TRY IT: Output all entries below exactly as they are given.
*****
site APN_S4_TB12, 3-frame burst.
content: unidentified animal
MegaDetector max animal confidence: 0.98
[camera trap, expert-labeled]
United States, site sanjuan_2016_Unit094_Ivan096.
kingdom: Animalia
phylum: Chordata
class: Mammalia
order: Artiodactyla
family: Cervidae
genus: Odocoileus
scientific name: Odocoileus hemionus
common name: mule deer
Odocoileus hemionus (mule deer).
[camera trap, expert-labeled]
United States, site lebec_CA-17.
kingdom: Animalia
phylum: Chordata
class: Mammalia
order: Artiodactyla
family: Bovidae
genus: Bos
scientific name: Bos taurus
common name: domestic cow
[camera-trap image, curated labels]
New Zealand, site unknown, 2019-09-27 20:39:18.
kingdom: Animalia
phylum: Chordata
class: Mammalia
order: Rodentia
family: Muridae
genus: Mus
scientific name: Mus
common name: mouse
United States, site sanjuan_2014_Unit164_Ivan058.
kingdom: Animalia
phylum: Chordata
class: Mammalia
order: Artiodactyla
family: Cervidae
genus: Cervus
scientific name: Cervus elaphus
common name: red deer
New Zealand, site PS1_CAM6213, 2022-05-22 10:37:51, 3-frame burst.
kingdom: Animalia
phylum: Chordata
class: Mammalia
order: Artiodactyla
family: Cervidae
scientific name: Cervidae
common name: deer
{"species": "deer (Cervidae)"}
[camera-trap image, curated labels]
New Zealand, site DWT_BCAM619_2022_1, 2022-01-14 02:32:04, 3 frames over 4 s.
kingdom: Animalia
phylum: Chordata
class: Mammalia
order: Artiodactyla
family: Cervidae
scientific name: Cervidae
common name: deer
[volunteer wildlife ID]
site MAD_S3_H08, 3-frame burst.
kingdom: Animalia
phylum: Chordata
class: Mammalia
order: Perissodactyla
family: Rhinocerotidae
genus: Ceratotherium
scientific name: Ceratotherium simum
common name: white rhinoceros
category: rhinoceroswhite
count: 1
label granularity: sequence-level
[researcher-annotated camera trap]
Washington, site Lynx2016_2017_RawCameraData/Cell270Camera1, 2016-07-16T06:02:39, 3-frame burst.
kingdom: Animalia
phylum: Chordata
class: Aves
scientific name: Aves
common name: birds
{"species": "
*****
RESULT FOR THIS EXERCISE:
site APN_S4_TB12, 3-frame burst.
content: unidentified animal
MegaDetector max animal confidence: 0.98
[camera trap, expert-labeled]
United States, site sanjuan_2016_Unit094_Ivan096.
kingdom: Animalia
phylum: Chordata
class: Mammalia
order: Artiodactyla
family: Cervidae
genus: Odocoileus
scientific name: Odocoileus hemionus
common name: mule deer
Odocoileus hemionus (mule deer).
[camera trap, expert-labeled]
United States, site lebec_CA-17.
kingdom: Animalia
phylum: Chordata
class: Mammalia
order: Artiodactyla
family: Bovidae
genus: Bos
scientific name: Bos taurus
common name: domestic cow
[camera-trap image, curated labels]
New Zealand, site unknown, 2019-09-27 20:39:18.
kingdom: Animalia
phylum: Chordata
class: Mammalia
order: Rodentia
family: Muridae
genus: Mus
scientific name: Mus
common name: mouse
United States, site sanjuan_2014_Unit164_Ivan058.
kingdom: Animalia
phylum: Chordata
class: Mammalia
order: Artiodactyla
family: Cervidae
genus: Cervus
scientific name: Cervus elaphus
common name: red deer
New Zealand, site PS1_CAM6213, 2022-05-22 10:37:51, 3-frame burst.
kingdom: Animalia
phylum: Chordata
class: Mammalia
order: Artiodactyla
family: Cervidae
scientific name: Cervidae
common name: deer
{"species": "deer (Cervidae)"}
[camera-trap image, curated labels]
New Zealand, site DWT_BCAM619_2022_1, 2022-01-14 02:32:04, 3 frames over 4 s.
kingdom: Animalia
phylum: Chordata
class: Mammalia
order: Artiodactyla
family: Cervidae
scientific name: Cervidae
common name: deer
[volunteer wildlife ID]
site MAD_S3_H08, 3-frame burst.
kingdom: Animalia
phylum: Chordata
class: Mammalia
order: Perissodactyla
family: Rhinocerotidae
genus: Ceratotherium
scientific name: Ceratotherium simum
common name: white rhinoceros
category: rhinoceroswhite
count: 1
label granularity: sequence-level
[researcher-annotated camera trap]
Washington, site Lynx2016_2017_RawCameraData/Cell270Camera1, 2016-07-16T06:02:39, 3-frame burst.
kingdom: Animalia
phylum: Chordata
class: Aves
scientific name: Aves
common name: birds
{"species": "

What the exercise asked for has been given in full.